En janvier 2017, Gabbard se rend en Syrie pour rencontrer Bachar el-Assad, ce qui soulève des questions sur ses intentions. Après une attaque au gaz sarin à Khan Cheikhoun, elle exprime des doutes sur la responsabilité du régime syrien, appelant à une enquête indépendante, malgré les conclusions de l’ONU qui désignent formellement le régime comme responsable.
En mars 2022, peu après l’invasion de l’Ukraine par la Russie, Gabbard publie une vidéo où elle évoque l’existence de « 25 à 30 laboratoires biologiques financés par les États-Unis » en Ukraine, affirmant qu’ils pourraient libérer des agents pathogènes dangereux. Ce discours fait écho à une théorie du complot diffusée par le Kremlin, visant à justifier l’invasion.

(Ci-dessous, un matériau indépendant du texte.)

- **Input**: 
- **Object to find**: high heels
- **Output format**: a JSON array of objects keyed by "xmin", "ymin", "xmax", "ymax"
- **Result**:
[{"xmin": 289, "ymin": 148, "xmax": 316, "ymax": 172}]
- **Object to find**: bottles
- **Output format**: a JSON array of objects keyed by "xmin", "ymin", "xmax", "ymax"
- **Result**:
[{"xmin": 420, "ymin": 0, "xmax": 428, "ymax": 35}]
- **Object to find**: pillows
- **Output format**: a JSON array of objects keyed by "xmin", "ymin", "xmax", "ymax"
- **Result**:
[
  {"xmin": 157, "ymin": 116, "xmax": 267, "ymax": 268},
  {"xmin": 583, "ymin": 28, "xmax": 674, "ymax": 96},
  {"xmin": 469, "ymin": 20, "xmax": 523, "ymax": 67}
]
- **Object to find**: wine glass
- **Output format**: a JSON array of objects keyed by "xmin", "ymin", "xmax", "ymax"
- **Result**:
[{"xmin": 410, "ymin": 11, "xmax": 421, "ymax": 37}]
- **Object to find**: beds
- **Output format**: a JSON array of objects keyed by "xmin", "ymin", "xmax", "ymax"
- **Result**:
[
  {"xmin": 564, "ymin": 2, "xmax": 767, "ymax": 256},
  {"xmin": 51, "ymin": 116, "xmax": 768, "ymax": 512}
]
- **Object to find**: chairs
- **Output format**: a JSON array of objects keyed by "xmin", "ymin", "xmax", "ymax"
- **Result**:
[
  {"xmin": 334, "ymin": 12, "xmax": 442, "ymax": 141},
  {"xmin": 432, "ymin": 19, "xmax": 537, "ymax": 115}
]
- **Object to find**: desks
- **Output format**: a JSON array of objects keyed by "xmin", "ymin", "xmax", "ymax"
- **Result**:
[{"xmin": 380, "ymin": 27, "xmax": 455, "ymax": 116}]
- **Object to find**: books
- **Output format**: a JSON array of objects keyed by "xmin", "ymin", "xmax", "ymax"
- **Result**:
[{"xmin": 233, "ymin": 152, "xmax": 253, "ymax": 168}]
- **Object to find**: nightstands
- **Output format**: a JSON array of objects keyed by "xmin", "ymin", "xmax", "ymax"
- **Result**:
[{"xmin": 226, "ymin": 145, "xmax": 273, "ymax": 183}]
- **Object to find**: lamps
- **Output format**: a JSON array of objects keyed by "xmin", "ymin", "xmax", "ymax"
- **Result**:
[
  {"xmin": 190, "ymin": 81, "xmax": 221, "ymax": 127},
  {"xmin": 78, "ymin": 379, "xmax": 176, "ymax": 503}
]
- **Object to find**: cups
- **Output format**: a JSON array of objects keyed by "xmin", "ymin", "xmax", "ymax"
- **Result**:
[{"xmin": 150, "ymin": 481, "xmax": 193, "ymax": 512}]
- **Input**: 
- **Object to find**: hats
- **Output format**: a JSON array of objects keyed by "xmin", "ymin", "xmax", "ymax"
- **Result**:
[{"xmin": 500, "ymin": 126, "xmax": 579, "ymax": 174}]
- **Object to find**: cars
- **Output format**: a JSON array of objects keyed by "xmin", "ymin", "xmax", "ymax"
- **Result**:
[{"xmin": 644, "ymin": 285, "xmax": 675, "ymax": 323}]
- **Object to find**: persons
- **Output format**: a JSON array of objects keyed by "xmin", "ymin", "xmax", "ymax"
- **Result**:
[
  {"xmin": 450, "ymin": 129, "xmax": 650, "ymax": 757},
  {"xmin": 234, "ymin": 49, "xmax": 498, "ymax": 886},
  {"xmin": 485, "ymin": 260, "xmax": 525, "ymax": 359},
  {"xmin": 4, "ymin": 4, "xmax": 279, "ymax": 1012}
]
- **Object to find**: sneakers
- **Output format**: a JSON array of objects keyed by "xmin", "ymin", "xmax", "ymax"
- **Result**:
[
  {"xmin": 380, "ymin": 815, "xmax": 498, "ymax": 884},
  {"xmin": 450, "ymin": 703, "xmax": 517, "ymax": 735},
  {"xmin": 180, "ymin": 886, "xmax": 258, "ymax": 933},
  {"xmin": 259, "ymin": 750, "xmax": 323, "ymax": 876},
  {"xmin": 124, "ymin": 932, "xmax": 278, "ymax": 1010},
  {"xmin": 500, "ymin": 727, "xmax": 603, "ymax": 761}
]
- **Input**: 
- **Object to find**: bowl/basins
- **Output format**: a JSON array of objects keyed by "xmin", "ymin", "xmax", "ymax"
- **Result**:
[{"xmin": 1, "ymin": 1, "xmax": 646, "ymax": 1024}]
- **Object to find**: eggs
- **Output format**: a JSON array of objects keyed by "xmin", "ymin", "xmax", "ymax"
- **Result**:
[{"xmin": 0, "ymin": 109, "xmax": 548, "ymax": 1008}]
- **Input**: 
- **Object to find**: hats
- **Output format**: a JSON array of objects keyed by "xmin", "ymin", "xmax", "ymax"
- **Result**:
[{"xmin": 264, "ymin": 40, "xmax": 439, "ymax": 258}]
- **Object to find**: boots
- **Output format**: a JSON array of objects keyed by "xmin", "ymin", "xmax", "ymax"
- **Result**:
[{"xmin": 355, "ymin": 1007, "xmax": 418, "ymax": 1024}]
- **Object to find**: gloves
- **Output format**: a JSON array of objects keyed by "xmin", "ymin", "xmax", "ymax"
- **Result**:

Les États-Unis ont, en réalité, établi des laboratoires de biosécurité en Ukraine dans le cadre d’initiatives de réduction des menaces nucléaires héritées de la loi Nunn-Lugar de 1991. Ces installations ne sont pas des laboratoires d’armes biologiques, une affirmation que des sénateurs comme Mitt Romney ont qualifiée de « mensonge perfide ».
En juin 2026, alors qu’elle s’apprête à quitter son poste, Gabbard annonce avoir découvert des preuves du financement par le gouvernement américain de plus de 120 laboratoires biologiques dans plus de 30 pays, dont certains en Ukraine. Elle accuse l’administration Biden et des figures comme Anthony Fauci de dissimulation.
Cette déclaration est saluée par certains membres de la droite américaine et des figures de la complosphère, tandis que d’autres, comme le représentant démocrate Mike Levin, dénoncent le recyclage de la propagande russe.
Sources : Conspiracy Watch, NBC News.